BI Dinilai Perlu Pertahankan Suku Bunga, Ini Alasannya

Gubernur BI Perry Warjiyo. Foto: Tangkapan layar YouTube Bank Indonesia.

BI Dinilai Perlu Pertahankan Suku Bunga, Ini Alasannya

Insi Nantika Jelita • 16 July 2025 10:11

Jakarta: Ekonom Lembaga Penyelidikan Ekonomi dan Masyarakat (LPEM) Fakultas Ekonomi dan Bisnis Universitas Indonesia Teuku Riefky memperkirakan Bank Indonesia (BI) mempertahankan suku bunga acuan (BI Rate) pada level 5,50 persen di bulan ini.

Keputusan ini didorong oleh kondisi domestik yang relatif stabil, ditopang oleh inflasi yang masih terkendali. Meski, ketegangan geopolitik global dan kebijakan tarif dari Amerika Serikat (AS) terus menjadi ancaman eksternal.

"Mempertimbangkan perkembangan tersebut, kami menilai BI perlu mempertahankan BI Rate di level 5,50 persen pada rapat dewan gubernur bulan Juli," ujar Riefky dalam keterangan resmi, dikutip Rabu, 16 Juli 2025.

Dia menjelaskan inflasi pada Juni 2025 tercatat sebesar 1,87 persen (year-on-year), naik dari 1,60 persen pada Mei 2025. Meskipun terjadi peningkatan, angka ini masih berada dalam target Bank Indonesia sebesar 1,5 persen sampai 3,5 persen. Kenaikan inflasi terutama didorong oleh kelompok perawatan pribadi dan jasa lainnya, yang mengalami inflasi 9,30 persen (yoy) pada Juni, sedikit meningkat dari 9,24 persen pada Mei.

Bahan yang Disediakan ->
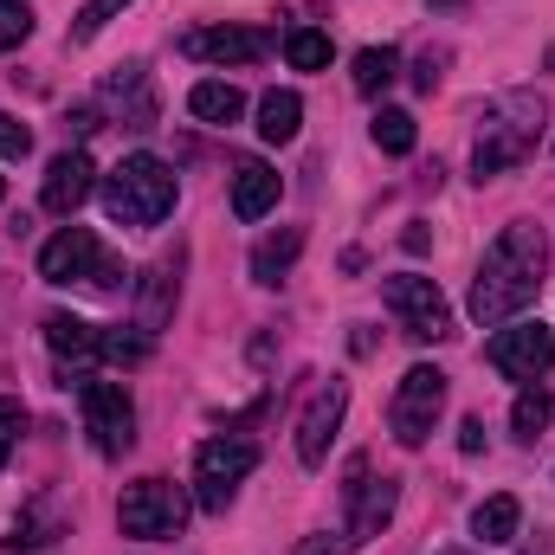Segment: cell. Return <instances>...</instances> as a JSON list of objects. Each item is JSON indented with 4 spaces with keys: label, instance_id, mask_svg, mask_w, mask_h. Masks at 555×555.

Langkah Pengerjaan ->
1. Jawablah pertanyaan berikut berdasarkan artikel tentang suku bunga BI.
(a) Pada level berapa BI Rate diperkirakan akan dipertahankan?
(b) Berapa inflasi tahunan yang tercatat pada Juni 2025?
(c) Berapa rentang target inflasi Bank Indonesia?
2. Teruskan artikel tentang suku bunga BI, dimulai setelah kalimat terakhirnya.

Hasil Pengerjaan ->
1.
(a) BI Rate diperkirakan dipertahankan pada level 5,50 persen.
(b) Inflasi pada Juni 2025 tercatat sebesar 1,87 persen (year-on-year).
(c) Target inflasi Bank Indonesia berada di rentang 1,5 persen sampai 3,5 persen.

2.
Jika dilihat lebih terperinci, Riefky menerangkan komoditas perhiasan emas menunjukkan harga yang fluktuatif akibat ketidakpastian global, yang mendorong investor untuk mengurangi berbagai risiko dengan membeli aset safe haven.

Di samping itu, kelompok makanan, minuman, dan tembakau mencatat inflasi sebesar 1,99 persen (yoy) pada Juni 2025, meningkat hampir dua kali lipat dari 1,03 persen (yoy) pada Mei 2025. Kontribusi terbesar berasal dari beras dan ikan, akibat penurunan jumlah pasokan.

Dari sisi neraca perdagangan, setelah sempat menyusut ke level terendah dalam lima tahun terakhir pada April 2025 (USD158 juta), surplus perdagangan kembali menguat menjadi USD4,30 miliar pada Mei 2025. Ini merupakan surplus bulan ke-61 berturut-turut dan naik 45,47 persen dibandingkan Mei 2024 yang sebesar USD2,94 miliar.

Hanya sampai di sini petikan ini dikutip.